Description of problem:
This is a feature request. I don't know if it placed correctly here, but
nonetheless, i think i have a good idea and i want to share it with the developpers:
What about including an option into the install routine to boot fedora/redhat
before installing, just like knoppix. i can imagine 2 possibilities:
1. an option to boot fedora into a fully running system in the "hit "return" to
start installation" window (like typing "live-install" to boot up the system
from cd instead of installing directly). that would be great for sysadmins like
me who want to check if fedora workes in a specific computer before installing
it. that would be a minor visible change, a nice feature for those who use it.
2. a truly 21st century installing method: insert cd 1, boot into a fully
running fedora core/redhat, that has already probed for every device on your
system (just like knoppix) and that gives you the option to see and solve
possible problems BEFORE installing the distro. imagine the install-process
being what redhat-firstboot is now - but before the damn thing is installed! :-)
advantage: visibly better installing method vs. windows. a really cool new
feature that could be a nice selling argument. i imagine that most of the
current installation programs (e.g. anaconda) could be used in this context too.
so not too much work.
disadvantage: hmm... i don't know how difficult it is to add these
"knoppix-features" into a normal fedora/redhat-install cd. well, i am not a
programmer. could be a lot of programming problems. you gotta tell me what
reasons there are that would make this a bad idea :-)

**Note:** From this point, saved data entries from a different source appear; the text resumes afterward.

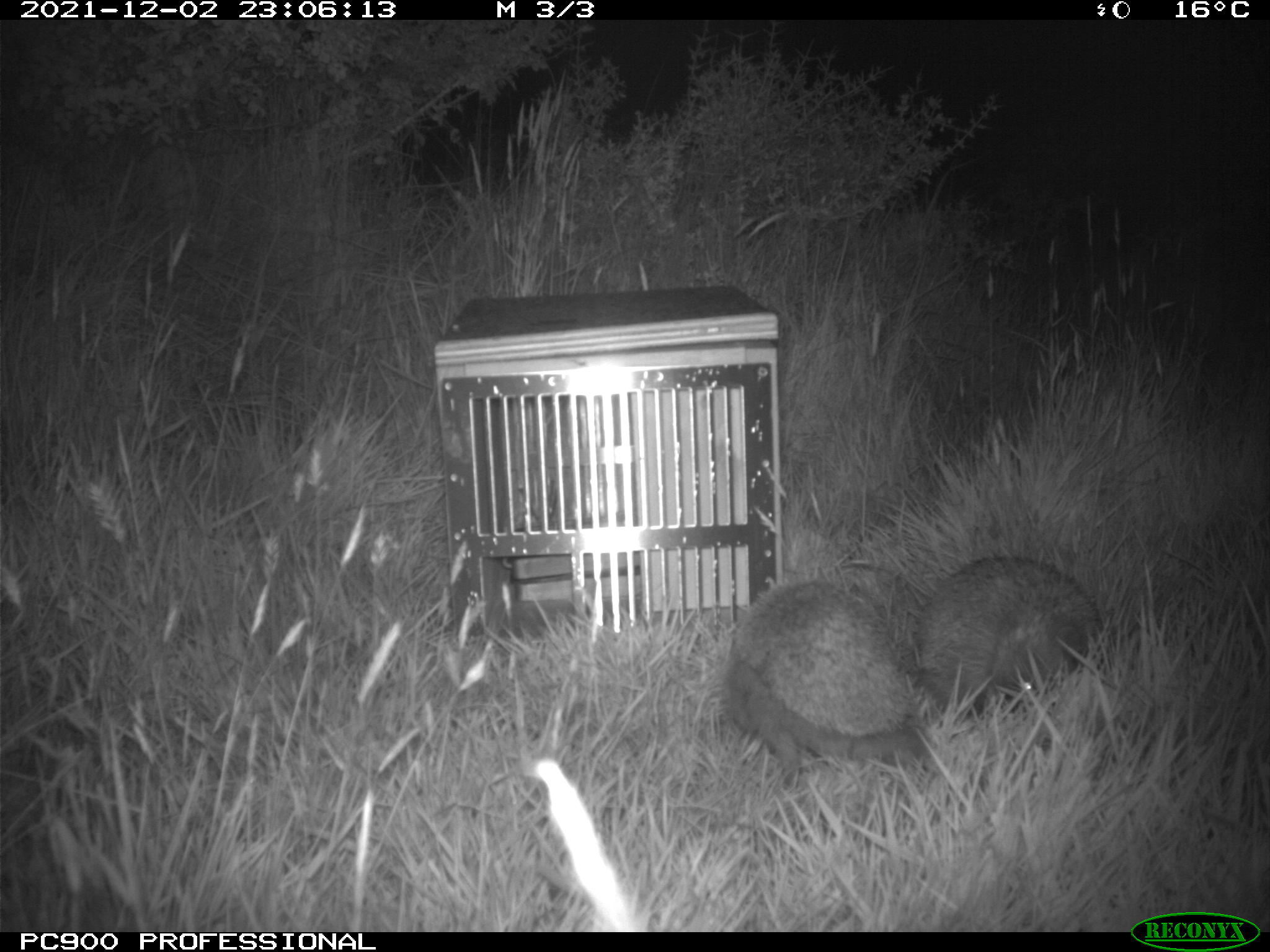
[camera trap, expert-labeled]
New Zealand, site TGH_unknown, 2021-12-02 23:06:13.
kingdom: Animalia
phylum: Chordata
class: Mammalia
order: Eulipotyphla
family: Erinaceidae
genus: Erinaceus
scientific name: Erinaceus europaeus europaeus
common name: european hedgehog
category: hedgehog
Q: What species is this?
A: Hedgehog (european hedgehog) (Erinaceus europaeus europaeus).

Version-Release number of selected component (if applicable):
Steps to Reproduce:
I have been very impressed with Knoppix, and I've been using every
version of Redhat since 4.2. I booted up from the Knoppix CD, hit
return key at prompt. Knoppix detected all of my hardware, connected
me to the internet, played startup sounds, brought up a nice graphical
desktop. And it has a bunch of great software too!
The Knoppix approach is a great way to get people started with
linux/open source. I used to give away Redhat CD's but they were
mostly wasted. People did not want to go through the multiple CD
install/hard drive partition/bootloader configuration routine.
I've given away some Knoppix CD's and people have been able to try out
linux/open source in a fast simple and safe way. Some of these people
have then gone on to do a regular linux installation.
Perhaps there could be a single CD version of fedora similar to
Knoppix. New users could try the software out safely, learn about
it's capabilities, and then migrate to fedora core when they are ready.
Some of the stateless linux work allows the creation of a live CD.